The capercaillie is a fairly large bird. The male is the capercaillie. It weighs about four to five kilograms and measures about one meter from the beak to the beginning of the tail feathers. Its open wings measure almost a meter. It is green on the chest and shines like metal.
The female is the capercaillie. It is significantly smaller and only about half the weight of the male. Its spread wings are also smaller. Its colors are brown with black and silver stripes. On the belly, it is a little lighter and slightly yellowish.
Capercaillie prefers it cool. They are therefore mainly found in the northern areas of Europe and Asia. There they live in light coniferous forests, for example in the taiga. In Central Europe, they are found in the mountains a thousand meters above sea level.

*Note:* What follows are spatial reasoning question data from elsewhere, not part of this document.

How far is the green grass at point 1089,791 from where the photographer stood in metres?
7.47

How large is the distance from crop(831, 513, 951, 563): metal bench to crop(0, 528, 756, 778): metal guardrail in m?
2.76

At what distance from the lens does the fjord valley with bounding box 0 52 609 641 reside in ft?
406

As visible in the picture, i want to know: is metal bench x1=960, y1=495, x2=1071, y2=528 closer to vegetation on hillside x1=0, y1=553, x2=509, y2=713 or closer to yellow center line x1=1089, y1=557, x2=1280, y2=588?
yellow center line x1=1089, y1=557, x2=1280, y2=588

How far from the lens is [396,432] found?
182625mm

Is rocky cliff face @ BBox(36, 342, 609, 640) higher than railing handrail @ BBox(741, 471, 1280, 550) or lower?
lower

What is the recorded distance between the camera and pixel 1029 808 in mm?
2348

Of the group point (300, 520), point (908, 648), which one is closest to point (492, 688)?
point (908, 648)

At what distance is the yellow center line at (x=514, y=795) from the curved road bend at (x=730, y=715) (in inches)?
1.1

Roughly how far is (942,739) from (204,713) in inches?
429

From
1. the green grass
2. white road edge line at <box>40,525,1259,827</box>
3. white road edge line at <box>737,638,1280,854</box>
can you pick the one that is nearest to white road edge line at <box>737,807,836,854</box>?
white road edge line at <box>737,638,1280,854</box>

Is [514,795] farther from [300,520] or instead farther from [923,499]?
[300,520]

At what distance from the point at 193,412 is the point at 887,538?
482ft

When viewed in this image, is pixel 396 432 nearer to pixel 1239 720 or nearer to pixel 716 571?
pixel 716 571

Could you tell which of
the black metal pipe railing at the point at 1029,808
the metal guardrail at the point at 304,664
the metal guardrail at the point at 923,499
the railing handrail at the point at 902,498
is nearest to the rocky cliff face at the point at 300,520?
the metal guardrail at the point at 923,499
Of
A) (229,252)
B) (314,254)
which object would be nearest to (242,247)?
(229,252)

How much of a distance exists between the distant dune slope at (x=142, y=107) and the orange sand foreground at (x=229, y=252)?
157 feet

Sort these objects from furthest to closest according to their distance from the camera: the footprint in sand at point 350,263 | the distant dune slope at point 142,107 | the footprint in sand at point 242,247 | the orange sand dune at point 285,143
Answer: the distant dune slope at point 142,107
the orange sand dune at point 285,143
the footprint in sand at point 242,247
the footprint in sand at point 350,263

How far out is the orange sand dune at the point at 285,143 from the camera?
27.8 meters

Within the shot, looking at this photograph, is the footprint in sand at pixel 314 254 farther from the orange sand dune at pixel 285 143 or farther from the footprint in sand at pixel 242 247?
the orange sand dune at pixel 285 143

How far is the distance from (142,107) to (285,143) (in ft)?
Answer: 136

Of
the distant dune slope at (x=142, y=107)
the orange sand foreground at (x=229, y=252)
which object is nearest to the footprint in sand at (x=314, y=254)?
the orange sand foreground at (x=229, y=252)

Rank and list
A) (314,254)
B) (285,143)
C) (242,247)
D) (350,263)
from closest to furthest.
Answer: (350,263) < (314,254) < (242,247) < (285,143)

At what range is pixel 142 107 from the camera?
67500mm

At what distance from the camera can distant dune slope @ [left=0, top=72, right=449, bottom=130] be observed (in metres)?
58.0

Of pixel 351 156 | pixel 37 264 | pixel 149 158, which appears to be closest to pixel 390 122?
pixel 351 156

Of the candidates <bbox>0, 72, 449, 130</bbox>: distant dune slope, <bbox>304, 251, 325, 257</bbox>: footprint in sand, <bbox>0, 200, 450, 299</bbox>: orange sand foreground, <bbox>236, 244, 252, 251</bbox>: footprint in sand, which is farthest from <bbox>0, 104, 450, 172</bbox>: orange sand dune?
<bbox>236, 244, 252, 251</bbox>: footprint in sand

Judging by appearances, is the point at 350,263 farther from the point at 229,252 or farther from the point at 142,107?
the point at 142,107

Capercaillies cannot fly very well, mostly they only flap a little. They prefer to move on the ground. Their legs are strong and have feathers. In winter, they also grow feathers on their toes. This allows them to move about in the snow as easily as if they had snowshoes.
Capercaillie almost exclusively eats plants. In summer it is mainly blueberries and their leaves. There are also seeds of grasses and young shoots. In winter they eat needles and buds from various trees. They also eat some rocks. They remain in the stomach forever and help break down the food there.
The capercaillie mate between March and June. The grouse lays five to twelve eggs. A hollow in the ground serves as a nest. The young are precocial, meaning they leave the nest on their legs. However, they quickly return to their mother and warm themselves under her plumage. They eat the same as their parents. But there are also insects, especially caterpillars and pupae.
In biology, capercaillies are part of the order of Galliformes. It is therefore related to chicken, turkey, and quail, among others. Within Europe, it is the largest bird of this order.
Is the capercaillie endangered?
Capercaillies live up to twelve years in the wild and up to sixteen in captivity. That’s enough for one female to lay over a hundred eggs. Their natural enemies are foxes, martens, badgers, lynxes, and wild boars. Birds of prey such as eagles, hawks, crows, the eagle owl, and a few others are also included. But nature can handle that.
There are still many millions of capercaillie. So the species is not endangered. However, most of them live in Russia and Scandinavia. In Austria, however, there are only a few thousand, in Switzerland a few hundred capercaillies. In Germany, they are threatened with extinction. There are still some in the Black Forest or in the Bavarian Forest.
The reason for this is man: he cuts down forests and thus destroys the habitat of the capercaillie. You only find them where nature is still untouched, and there are fewer and fewer such places here. Another reason for the low numbers is hunting. In the meantime, however, capercaillie is not hunted as much as they used to be. Hunting is forbidden here.